“It’s the little tweaks that have driven the industry crazy,” says Calk, chairman/CEO of the Federal Savings Bank and Chicago Bancorp and an aspiring future regulator. “We are grossly overregulated.”
Calk, a former veteran who runs a large, family-run U.S. retail home loan business and bank still fails to understand why regulation has to be so complex. He has been an advocate of making documents far simpler than currently proposed but finds existing efforts to that end fall short.
“Those responsible for attempting to simplify the documentation have good intentions.

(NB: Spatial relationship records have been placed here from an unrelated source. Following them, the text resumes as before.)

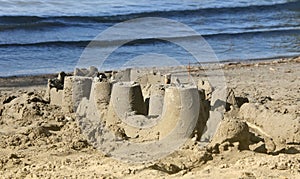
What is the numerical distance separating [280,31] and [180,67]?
288 inches

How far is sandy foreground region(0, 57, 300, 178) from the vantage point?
18.1ft

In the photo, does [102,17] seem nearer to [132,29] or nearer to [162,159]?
[132,29]

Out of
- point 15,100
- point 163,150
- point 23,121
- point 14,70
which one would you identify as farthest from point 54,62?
point 163,150

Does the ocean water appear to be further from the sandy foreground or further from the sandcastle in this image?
the sandcastle

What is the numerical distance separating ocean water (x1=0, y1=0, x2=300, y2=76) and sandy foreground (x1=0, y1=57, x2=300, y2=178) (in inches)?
201

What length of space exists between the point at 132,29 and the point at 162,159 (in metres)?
13.4

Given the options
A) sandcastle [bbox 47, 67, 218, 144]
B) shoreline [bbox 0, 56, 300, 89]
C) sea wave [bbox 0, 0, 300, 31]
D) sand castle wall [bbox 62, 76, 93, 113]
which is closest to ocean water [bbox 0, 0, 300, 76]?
sea wave [bbox 0, 0, 300, 31]

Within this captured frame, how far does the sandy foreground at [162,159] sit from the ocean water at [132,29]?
16.7ft

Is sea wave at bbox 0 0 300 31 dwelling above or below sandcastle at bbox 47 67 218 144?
above

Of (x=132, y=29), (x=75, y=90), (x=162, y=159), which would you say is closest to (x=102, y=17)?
(x=132, y=29)

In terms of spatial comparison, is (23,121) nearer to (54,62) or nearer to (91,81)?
(91,81)

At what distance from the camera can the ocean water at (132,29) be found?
584 inches

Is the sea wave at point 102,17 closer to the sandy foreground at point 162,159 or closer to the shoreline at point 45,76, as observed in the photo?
the shoreline at point 45,76

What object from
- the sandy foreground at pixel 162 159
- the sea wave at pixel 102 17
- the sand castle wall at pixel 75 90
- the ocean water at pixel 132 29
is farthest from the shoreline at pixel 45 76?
the sea wave at pixel 102 17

I don’t doubt for a second that their intentions are pure,” he says. “Unfortunately, the end result still seems to be scaring lenders and confusing borrowers.”
“I just don’t understand why it can’t be three pages,” he says, noting that he has done his best to share his thoughts with regulatory officials. “I wrote my letters. I have received calls from folks at the highest levels of our government and I’ve offered my simple feedback. I don’t feel like we were listened to.”
Instead regulation has continued to necessitate day-to-day changes in the loan manufacturing process that Calk’s company has been able to handle thanks to what he describes as a seven-figure investment in technology during the refinancing boom.
“It’s done and paid for,” he says, adding that he finds it hard to envision how one could keep up with all the changes without such an investment.
The dwindling in refinancing as well as regulatory change has been tough on a lot of companies this year and it is likely to be awhile before this type of business rebounds again.
“So many [borrowers] have taken advantage of these incredibly low interest rates the last two years. They’re not going be coming back to refinance,” Freddie Mac chief economist Frank Nothaft recently noted.
Calk’s company has been able to weather the shift in market cycles as well at the regulatory onslaught because his more than 20 years of experience in the industry taught him to save for a rainy day during the good times, he says. “This is my fifth full economic cycle,” he notes.
The Federal Savings Bank is relatively large and has been able to manage the costs of regulatory and market change, but “the cost of manufacturing a loan has become almost prohibitive for a broker and a smaller mortgage banker.”
“There’s more concentration in the top three or four retail banks, doesn’t that create a massive threat to everything we’re concerned about?” he asks.
“It has become so burdensome for a homeowner to get a mortgage and the recourse is so litigious [for lenders], people are just saying it’s not worth the hassle,” says Calk. “The people that will get hurt the most are the ones that we need to help the most, like the FHA/VA borrower. That’s my greatest fear as a veteran-owned bank.”